-- Records excerpted from a collection --
Start of Block

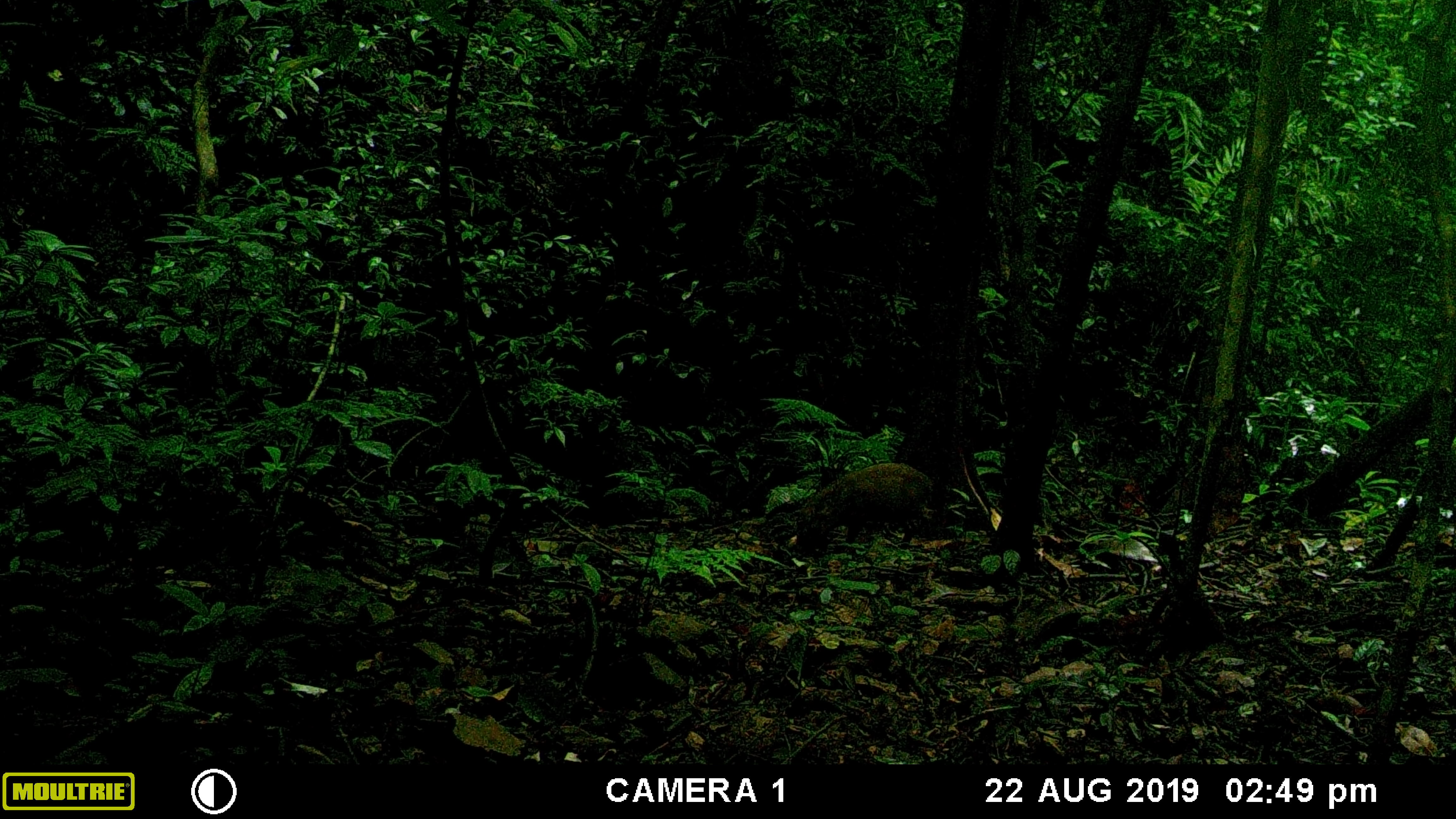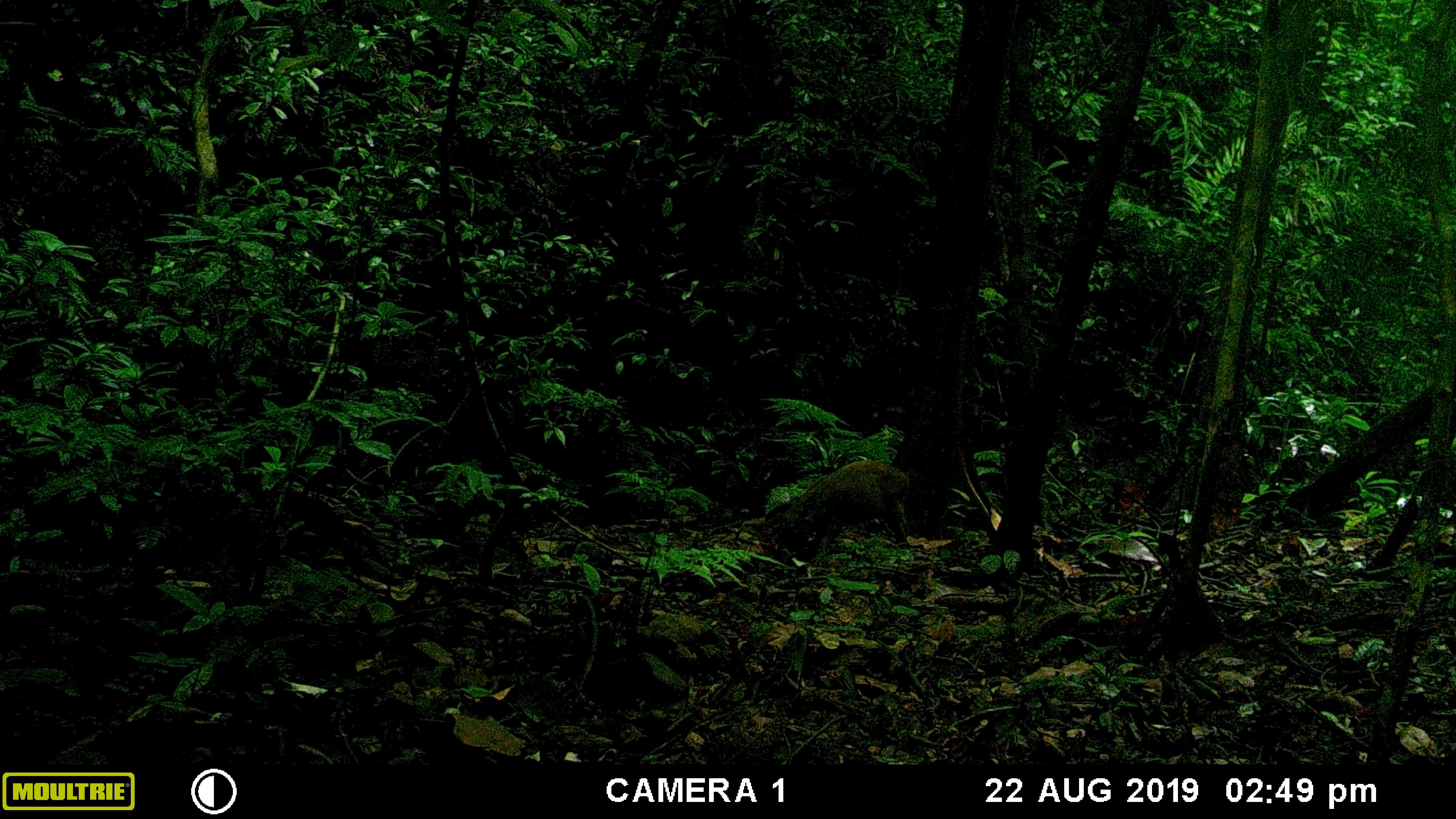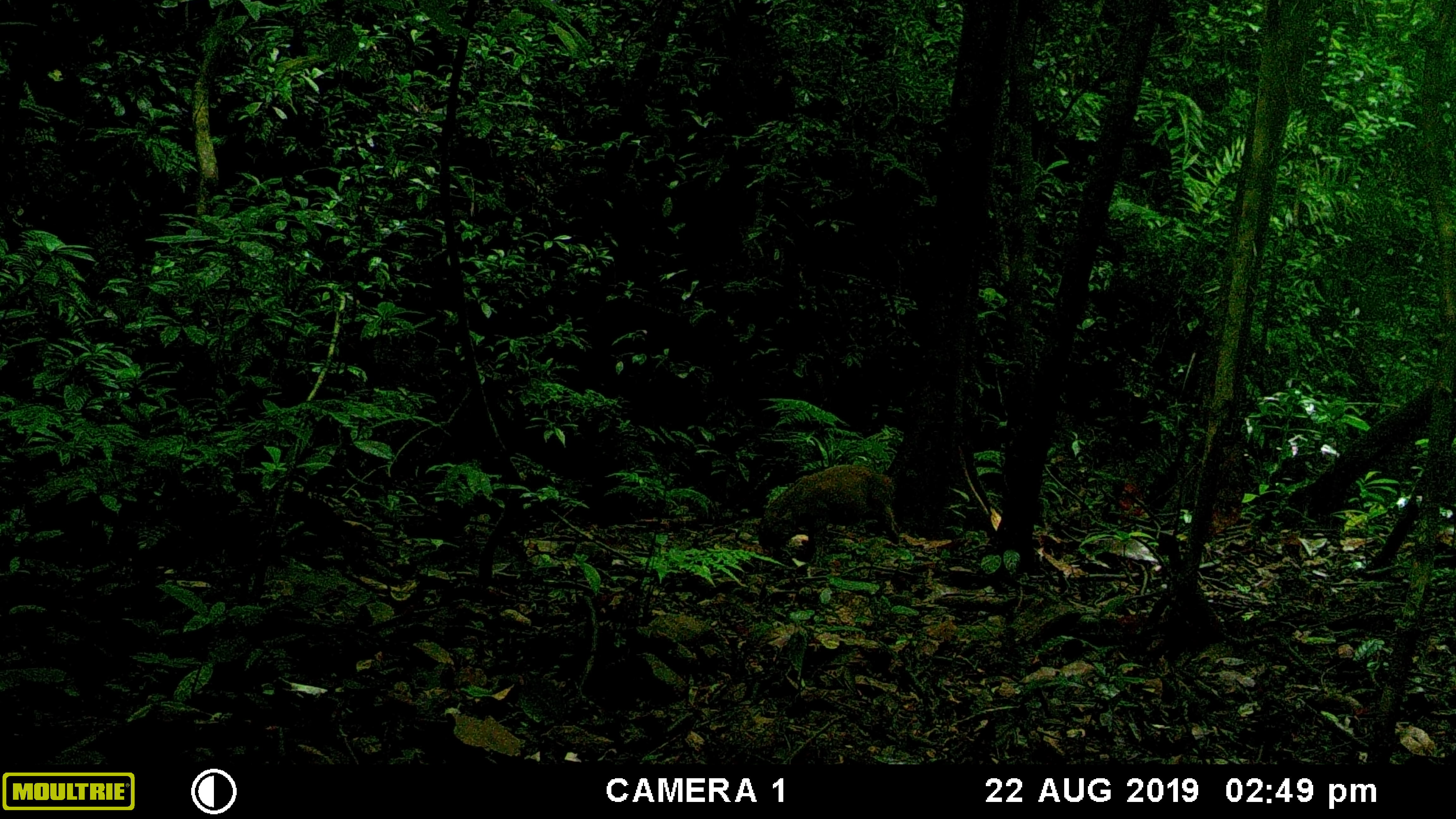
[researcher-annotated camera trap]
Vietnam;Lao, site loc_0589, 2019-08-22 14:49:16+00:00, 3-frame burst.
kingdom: Animalia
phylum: Chordata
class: Mammalia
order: Artiodactyla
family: Suidae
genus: Sus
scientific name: Sus scrofa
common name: eurasian wild pig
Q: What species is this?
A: Eurasian wild pig (Sus scrofa).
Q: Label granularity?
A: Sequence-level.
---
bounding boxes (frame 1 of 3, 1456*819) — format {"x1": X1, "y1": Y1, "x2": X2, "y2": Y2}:
eurasian wild pig: {"x1": 788, "y1": 458, "x2": 930, "y2": 560}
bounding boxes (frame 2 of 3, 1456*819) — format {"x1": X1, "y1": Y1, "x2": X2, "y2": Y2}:
eurasian wild pig: {"x1": 754, "y1": 458, "x2": 906, "y2": 564}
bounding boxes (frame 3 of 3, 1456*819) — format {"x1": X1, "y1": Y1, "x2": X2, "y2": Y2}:
eurasian wild pig: {"x1": 754, "y1": 461, "x2": 897, "y2": 564}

End of Block

-- YOUR TASK --
Reproduce the lines of the entries above exactly, but only from the line containing "A: Eurasian wild pig (Sus scrofa)." through the final line.

-- ANSWER BOX --
A: Eurasian wild pig (Sus scrofa).
Q: Label granularity?
A: Sequence-level.
---
bounding boxes (frame 1 of 3, 1456*819) — format {"x1": X1, "y1": Y1, "x2": X2, "y2": Y2}:
eurasian wild pig: {"x1": 788, "y1": 458, "x2": 930, "y2": 560}
bounding boxes (frame 2 of 3, 1456*819) — format {"x1": X1, "y1": Y1, "x2": X2, "y2": Y2}:
eurasian wild pig: {"x1": 754, "y1": 458, "x2": 906, "y2": 564}
bounding boxes (frame 3 of 3, 1456*819) — format {"x1": X1, "y1": Y1, "x2": X2, "y2": Y2}:
eurasian wild pig: {"x1": 754, "y1": 461, "x2": 897, "y2": 564}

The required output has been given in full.